Job:
Rename "label" to "class" in the lines starting at the first line and ending at the line that contains "340L248 308L208 312L172", and keep everything else unchanged. Give back only those lines, without the picture.

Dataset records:
☆ ☆ ☆ ☆

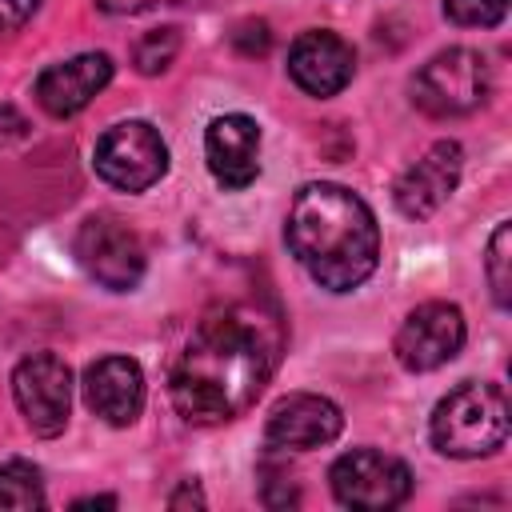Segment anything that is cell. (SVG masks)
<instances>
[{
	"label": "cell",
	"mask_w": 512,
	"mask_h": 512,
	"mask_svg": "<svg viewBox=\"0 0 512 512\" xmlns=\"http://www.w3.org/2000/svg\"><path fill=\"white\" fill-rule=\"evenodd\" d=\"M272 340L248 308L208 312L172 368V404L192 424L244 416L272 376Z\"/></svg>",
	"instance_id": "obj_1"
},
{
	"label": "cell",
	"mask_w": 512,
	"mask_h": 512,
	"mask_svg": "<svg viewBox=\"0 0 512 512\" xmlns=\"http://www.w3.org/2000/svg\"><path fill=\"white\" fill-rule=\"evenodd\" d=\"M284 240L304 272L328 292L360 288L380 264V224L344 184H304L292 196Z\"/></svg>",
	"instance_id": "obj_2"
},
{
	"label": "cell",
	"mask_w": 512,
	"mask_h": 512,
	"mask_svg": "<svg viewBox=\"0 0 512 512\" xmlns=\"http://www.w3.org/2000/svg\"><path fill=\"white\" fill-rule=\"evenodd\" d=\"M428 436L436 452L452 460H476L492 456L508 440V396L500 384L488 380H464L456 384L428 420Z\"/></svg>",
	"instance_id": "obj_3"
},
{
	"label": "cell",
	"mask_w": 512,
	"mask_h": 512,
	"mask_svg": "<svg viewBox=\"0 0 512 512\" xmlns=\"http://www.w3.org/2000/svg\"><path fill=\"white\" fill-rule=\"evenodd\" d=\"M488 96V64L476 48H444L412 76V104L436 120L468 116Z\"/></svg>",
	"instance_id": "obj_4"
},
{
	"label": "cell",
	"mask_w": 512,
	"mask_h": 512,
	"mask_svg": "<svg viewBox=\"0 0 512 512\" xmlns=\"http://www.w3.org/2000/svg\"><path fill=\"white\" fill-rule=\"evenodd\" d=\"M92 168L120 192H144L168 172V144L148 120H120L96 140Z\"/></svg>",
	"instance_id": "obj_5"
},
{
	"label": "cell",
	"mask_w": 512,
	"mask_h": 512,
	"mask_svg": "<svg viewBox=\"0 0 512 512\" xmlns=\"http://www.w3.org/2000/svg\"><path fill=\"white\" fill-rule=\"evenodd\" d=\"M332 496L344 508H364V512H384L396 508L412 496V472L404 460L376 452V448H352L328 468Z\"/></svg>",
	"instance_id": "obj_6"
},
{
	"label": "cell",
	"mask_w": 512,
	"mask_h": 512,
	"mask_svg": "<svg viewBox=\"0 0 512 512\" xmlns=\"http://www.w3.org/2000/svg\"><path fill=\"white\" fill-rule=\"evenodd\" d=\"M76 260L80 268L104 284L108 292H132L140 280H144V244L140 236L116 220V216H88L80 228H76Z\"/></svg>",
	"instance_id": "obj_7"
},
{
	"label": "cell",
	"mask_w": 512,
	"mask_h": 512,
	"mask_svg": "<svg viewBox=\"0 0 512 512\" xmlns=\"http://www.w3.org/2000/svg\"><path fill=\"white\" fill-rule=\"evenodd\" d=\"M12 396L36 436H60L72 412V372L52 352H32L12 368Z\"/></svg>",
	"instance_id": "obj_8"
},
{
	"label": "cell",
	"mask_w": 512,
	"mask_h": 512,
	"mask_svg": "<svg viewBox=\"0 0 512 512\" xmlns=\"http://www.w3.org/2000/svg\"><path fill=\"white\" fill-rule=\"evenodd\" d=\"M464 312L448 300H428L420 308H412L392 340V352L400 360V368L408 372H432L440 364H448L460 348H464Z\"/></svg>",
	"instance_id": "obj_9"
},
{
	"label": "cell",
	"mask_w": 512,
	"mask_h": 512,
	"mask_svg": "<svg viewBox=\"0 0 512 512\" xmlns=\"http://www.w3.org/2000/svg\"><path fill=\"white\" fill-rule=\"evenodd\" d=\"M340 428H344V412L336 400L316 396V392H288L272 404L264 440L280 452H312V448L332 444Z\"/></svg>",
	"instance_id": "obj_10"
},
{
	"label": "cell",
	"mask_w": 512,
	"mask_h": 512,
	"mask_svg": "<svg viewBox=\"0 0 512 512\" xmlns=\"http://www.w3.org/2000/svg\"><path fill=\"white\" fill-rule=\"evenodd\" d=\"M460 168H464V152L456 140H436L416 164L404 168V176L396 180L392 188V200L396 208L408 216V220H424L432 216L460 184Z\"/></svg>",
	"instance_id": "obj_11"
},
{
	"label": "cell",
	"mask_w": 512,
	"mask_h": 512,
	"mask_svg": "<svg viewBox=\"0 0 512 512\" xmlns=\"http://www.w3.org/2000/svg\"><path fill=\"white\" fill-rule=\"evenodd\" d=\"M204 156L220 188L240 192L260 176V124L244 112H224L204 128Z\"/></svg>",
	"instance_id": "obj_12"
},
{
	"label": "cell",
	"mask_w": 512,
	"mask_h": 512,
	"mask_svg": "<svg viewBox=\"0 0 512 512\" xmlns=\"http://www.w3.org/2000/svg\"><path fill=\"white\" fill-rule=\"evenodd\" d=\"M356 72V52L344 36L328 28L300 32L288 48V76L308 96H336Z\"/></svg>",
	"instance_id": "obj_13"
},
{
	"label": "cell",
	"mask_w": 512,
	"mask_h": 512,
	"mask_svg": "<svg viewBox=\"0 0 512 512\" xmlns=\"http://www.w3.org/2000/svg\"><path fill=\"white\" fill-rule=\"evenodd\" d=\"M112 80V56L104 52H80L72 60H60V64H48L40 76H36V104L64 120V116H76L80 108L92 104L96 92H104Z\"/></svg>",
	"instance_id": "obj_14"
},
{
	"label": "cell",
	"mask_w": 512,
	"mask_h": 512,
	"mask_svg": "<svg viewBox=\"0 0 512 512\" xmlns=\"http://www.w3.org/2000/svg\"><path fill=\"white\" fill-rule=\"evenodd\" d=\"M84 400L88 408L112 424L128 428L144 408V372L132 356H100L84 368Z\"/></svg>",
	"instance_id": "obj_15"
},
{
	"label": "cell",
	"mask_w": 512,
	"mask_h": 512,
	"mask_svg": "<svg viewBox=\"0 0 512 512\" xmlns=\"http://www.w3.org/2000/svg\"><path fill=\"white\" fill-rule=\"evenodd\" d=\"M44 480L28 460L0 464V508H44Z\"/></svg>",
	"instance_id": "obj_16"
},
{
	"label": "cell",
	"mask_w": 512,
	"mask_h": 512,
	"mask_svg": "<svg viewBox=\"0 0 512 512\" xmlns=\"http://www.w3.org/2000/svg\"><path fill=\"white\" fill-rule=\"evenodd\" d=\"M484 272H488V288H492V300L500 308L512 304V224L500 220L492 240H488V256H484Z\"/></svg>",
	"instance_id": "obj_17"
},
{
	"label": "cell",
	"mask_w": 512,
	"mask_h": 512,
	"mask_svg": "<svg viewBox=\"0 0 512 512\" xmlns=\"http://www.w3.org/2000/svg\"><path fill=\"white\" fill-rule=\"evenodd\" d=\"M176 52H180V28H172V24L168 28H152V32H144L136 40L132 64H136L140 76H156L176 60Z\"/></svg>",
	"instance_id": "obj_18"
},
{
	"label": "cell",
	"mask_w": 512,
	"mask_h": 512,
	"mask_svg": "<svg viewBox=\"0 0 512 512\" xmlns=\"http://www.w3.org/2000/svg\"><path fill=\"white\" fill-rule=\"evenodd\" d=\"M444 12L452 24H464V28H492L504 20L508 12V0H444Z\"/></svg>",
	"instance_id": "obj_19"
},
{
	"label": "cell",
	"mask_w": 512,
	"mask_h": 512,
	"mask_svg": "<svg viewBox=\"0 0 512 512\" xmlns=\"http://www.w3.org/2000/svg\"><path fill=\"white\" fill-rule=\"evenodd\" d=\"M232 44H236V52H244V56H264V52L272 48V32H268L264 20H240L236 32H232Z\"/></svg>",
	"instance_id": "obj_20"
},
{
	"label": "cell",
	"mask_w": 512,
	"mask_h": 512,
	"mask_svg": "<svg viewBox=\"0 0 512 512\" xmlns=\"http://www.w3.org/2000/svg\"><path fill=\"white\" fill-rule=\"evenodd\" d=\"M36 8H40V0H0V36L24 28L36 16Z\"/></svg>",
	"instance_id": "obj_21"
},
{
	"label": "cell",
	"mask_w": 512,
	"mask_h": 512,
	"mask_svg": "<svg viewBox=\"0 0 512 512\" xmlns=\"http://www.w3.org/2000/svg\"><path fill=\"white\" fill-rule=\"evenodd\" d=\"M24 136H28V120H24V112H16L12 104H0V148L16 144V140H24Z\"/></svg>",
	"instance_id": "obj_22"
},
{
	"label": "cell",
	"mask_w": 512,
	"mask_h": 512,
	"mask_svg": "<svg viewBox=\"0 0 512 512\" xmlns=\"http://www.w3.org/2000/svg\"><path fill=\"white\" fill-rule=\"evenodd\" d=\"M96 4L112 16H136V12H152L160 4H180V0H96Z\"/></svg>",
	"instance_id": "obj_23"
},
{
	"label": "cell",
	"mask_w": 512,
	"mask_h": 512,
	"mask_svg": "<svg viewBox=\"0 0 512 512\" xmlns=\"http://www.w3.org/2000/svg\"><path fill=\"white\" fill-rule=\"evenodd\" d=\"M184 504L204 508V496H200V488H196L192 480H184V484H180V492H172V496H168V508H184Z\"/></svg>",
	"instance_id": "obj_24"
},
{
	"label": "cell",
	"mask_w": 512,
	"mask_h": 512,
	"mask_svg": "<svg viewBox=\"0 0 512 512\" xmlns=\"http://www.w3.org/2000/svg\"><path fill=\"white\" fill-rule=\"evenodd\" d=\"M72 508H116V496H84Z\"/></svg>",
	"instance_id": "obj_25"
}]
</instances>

☆ ☆ ☆ ☆

Output:
Segment anything that is cell. (SVG masks)
<instances>
[{
	"class": "cell",
	"mask_w": 512,
	"mask_h": 512,
	"mask_svg": "<svg viewBox=\"0 0 512 512\" xmlns=\"http://www.w3.org/2000/svg\"><path fill=\"white\" fill-rule=\"evenodd\" d=\"M272 340L248 308L208 312L172 368V404L192 424L244 416L272 376Z\"/></svg>",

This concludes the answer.